Als der Möselgugu aus seinem Gesichtskreise verschwunden war, änderte Peter die Richtung. Nicht dem Jaufnerjoche und nicht dem Passeiergebirge strebte er zu, sondern links über die weiten Höhen hin wanderte er gegen den Ritten hinaus. Besonders beunruhigt hatte ihn das vom Rauch in der Brixner Gegend. Ein heftiges Verlangen, wenn auch nur aus der Ferne sein Haus zu sehen, kam über ihn. Er wanderte unter mannigfaltigen Beschwerden über das Gebirge hinaus und niederwärts, bis er vom waldigen Pfeffersberg hinabsehen konnte auf die Mahr. Sein Haus stand friedlich unter der Felswand.

In seiner Rocktasche hatte er mehrere Schriftsachen stecken gehabt, die ihn ängstigten und die er auch nicht gerne vertilgen wollte. Es waren Briefe von andern Bauernführern, darunter auch einer von Dörninger. Nun er der Gefahr näher kam, war es unaufschiebbar, dieselben zu verbrennen, was er in einer Holzerhütte auch that. Dann stieg er thalwärts. Oberhalb der Ortschaft Velthurns stand ein unbewohntes Kleinhäusel, dessen eine Dachseite schon so zerrissen war, daß überall die Sparren des Dachstuhls bloßlagen. Bei einer solchen Lücke kroch Peter hinein und durch ein mit Lappen schlecht verstopftes Fensterchen guckte er hinaus, gegen die Mahr hin. Um zum Fenster hinauszuschauen, mußte er auf einen Strohhaufen knieen, der an der Wand lag, und dabei spürte er unter demselben etwas wie einen lebendigen Körper. Im Augenblick bohrte aus dem Stroh ein struppiger Bauernkopf hervor: »Mahrwirt, du bist es? Um aller Heiligen willen bitt' ich dich, verrat' mich nit!«

»Das ist ja der Kerschbaumer!« sagte Peter, »suchen sie auch dich?«

»Schon seit zwei Tagen lieg' ich in diesem Streuhaufen.
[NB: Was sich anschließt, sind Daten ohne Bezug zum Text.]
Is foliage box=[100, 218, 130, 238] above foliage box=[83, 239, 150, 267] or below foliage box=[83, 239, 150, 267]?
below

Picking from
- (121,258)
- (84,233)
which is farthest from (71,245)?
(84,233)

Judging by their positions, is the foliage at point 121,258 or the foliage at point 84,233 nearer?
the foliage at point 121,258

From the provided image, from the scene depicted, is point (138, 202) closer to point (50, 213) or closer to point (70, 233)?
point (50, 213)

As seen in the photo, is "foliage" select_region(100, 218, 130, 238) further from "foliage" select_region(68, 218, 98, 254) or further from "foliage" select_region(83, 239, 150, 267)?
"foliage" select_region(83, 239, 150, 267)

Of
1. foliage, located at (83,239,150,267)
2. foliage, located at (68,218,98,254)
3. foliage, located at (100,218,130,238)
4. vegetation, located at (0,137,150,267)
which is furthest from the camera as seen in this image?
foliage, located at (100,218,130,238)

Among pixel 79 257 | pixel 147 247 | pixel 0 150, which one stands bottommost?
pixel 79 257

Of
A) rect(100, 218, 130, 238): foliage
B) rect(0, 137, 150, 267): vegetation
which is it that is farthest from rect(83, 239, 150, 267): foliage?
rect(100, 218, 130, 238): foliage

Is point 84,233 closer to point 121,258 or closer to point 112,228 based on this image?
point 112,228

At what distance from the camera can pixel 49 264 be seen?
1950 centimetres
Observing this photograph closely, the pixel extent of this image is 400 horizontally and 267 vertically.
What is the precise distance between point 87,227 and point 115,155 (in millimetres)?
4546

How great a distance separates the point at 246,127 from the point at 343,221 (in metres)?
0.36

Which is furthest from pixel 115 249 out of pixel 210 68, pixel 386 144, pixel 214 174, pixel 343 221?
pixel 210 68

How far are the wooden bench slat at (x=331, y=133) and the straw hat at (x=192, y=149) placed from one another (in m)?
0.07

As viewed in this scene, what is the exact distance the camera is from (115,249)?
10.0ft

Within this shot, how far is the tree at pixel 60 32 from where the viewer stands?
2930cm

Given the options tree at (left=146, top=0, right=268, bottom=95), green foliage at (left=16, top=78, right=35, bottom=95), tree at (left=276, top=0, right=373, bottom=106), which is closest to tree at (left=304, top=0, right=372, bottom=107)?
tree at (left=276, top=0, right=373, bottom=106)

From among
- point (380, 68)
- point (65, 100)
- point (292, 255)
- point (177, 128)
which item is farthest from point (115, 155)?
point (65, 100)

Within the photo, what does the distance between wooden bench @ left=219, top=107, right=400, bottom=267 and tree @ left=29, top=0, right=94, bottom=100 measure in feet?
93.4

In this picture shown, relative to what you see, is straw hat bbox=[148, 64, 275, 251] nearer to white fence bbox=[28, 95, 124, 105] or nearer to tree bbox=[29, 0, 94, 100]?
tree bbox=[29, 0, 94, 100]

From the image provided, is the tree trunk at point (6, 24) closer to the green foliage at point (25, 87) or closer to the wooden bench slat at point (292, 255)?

Oben in Schnauders hab' ich einen Welschen erschlagen, der just beim Brandlegen gewesen. Jetzt das ist den Herren nit recht und wollen mich ein bissel henken. Gestern hat einer bei der Dachlucken hereingeschaut. Ins Talfererthal wollt' ich hinüber, aber der ganze Ritten soll voller Schergen sein.«

»Helf Gott. Ein Stück Brod und ein Trum Speck kann ich dir dalassen. Weiter muß ich auf mich selber schauen,« so der Mahrwirt, und bald darauf eilte er draußen durch den Wald gegen Klausen hinab. Wenn der Ritten besetzt ist, so muß er auf die andre Seite hinüber, dem Ampezzo zu, von dort ist Kärnten erreichbar. – Das war nun sein Reiseplan. Auf einmal sah er sich in der Nähe französischer Soldaten, welche in den Wäldern streiften. Der Mahrwirt ließ sein Bündel, das er seit dem Möselgugu zu schleppen hatte, sachte zur Erde gleiten, stand in seinem braunen Gewande zwischen braunen Kieferstämmen und blieb unbeweglich dort stehen bis zur Abenddämmerung. Mehrmals waren die Büttel nur wenige hundert Schritt von ihm entfernt, sie spähten immer durch das Gestämme, bemerkten ihn aber nicht, denn er stand still wie ein Baumstrunk.

Als die Dunkelheit eingetreten war, übersetzte er nächst der Klamm den Eisack und ging durch das enge Villnößerthal hinauf gegen das wilde Gebirge. Die wenigen Waldleute, die ihm begegneten, konnten ihn für einen übersiedelnden Taglöhner halten. Wo der ausgetretene Pfad aufhörte, verwischte er mit einem Fichtenaste, den er hinter sich nachzog, die Spuren seiner Füße im Schnee, damit es aussah, als habe ein Bauer Reisig vom Berg herabgezogen. Er hatte Zuversicht, denn weit und breit war hier nichts als die Wildnis und der öde Winter. War er nur erst drüben in den weißen Bergen, dann konnte er hoffen, Innerösterreich zu erreichen.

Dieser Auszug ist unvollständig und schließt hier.